The phase diagram and tetragonal superstructures of the rare earth cobaltate phases Ln1− xSr xCoO 3– δ ( Ln=La 3+, Pr 3+, Nd 3+, Sm 3+, Gd 3+, Y 3+, Ho 3+, Dy 3+, Er 3+, Tm 3+ and Yb 3+)

Abstract

Single phase perovskite-based rare earth cobaltates ( Ln 1− x Sr x CoO 3− δ ) ( Ln=La 3+, Pr 3+, Nd 3+, Sm 3+, Gd 3+, Dy 3+, Y 3+, Ho 3+, Er 3+, Tm 3+ and Yb 3+; 0.67⩽ x⩽0.9) have been synthesized at 1100°C under 1 atmosphere of oxygen. X-ray diffraction of phases containing the larger rare earth ions La 3+, Pr 3+ and Nd 3+ reveals simple cubic structures; however electron diffraction shows orientational twinning of a local, tetragonal ( I4/ mmm; a p× a p×2 a p) superstructure phase.
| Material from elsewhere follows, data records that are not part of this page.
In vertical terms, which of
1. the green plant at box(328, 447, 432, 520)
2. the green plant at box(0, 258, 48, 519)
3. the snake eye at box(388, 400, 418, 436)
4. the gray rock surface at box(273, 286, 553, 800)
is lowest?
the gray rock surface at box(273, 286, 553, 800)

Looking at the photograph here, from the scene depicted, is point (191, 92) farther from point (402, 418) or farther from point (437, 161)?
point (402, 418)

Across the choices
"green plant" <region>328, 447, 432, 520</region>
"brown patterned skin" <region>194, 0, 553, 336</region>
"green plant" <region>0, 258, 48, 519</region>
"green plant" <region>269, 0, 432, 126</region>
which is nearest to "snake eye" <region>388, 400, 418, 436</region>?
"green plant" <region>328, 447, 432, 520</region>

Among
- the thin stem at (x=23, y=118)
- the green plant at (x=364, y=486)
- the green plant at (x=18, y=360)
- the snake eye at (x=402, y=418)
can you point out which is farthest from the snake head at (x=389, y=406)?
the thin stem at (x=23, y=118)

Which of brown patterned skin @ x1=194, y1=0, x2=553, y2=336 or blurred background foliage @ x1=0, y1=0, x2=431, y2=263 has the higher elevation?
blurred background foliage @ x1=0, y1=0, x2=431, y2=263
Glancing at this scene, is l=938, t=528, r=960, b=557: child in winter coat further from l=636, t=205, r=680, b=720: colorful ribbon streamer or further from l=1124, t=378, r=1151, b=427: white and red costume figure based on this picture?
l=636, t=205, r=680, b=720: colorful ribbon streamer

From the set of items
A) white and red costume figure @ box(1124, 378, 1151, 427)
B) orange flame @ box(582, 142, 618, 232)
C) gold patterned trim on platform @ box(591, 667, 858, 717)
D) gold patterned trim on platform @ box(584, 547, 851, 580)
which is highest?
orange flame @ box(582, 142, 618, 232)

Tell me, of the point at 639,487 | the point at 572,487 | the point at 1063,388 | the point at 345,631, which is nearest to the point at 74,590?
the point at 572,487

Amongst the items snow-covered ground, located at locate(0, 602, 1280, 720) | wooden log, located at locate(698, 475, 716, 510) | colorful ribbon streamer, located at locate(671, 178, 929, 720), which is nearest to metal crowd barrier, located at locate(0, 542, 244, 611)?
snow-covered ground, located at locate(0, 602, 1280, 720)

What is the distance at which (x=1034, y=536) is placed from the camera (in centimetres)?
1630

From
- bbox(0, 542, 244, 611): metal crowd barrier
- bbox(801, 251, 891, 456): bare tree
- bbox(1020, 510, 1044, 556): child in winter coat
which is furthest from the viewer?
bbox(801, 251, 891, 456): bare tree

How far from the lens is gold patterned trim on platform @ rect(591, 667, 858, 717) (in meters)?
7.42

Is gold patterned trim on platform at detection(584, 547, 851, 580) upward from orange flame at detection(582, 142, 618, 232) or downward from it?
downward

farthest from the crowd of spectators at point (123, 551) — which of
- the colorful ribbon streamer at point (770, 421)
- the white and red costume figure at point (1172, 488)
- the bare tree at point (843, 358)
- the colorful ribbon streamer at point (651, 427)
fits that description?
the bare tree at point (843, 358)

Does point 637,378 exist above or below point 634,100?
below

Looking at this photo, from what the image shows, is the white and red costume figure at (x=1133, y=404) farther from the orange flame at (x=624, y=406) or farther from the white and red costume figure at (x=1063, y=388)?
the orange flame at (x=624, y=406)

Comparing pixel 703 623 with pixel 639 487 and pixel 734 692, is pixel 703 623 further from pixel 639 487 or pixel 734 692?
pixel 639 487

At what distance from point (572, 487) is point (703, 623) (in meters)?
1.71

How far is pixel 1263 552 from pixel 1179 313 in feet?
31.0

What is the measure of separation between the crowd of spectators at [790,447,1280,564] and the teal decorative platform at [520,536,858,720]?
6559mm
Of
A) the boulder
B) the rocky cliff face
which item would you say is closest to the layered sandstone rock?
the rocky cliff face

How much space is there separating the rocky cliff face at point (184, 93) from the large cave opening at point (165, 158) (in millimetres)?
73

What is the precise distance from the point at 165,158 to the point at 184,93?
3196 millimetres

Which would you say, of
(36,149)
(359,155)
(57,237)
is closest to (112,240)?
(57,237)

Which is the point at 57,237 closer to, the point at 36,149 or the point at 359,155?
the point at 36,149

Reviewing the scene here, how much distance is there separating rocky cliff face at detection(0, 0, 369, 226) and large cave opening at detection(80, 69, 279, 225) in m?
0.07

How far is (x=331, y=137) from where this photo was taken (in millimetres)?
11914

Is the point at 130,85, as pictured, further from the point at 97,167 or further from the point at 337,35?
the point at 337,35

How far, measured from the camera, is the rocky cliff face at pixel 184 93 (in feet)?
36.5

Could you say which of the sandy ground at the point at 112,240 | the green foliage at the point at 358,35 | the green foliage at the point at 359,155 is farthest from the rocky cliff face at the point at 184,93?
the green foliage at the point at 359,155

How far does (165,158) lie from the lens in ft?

Orientational twinning is also present for Ln 1− x Sr x CoO 3− δ compounds containing rare earth ions smaller than Nd 3+. These compounds show a modulated intermediate parent with a tetragonal superstructure ( I4/ mmm; 2 a p×2 a p×4 a p). Thermogravimetric measurements have determined the overall oxygen content, and these phases show mixed valence (3 +/4 +) cobalt oxidation states with up to 50% Co(IV). X-ray diffraction data and Rietveld techniques have been used to refine the structures of each of these tetragonal superstructure phases ( Ln=Sm 3+–Yb 3+). Coupled Ln/Sr and oxygen/vacancy ordering and associated structural relaxation are shown to be responsible for the observed superstructure.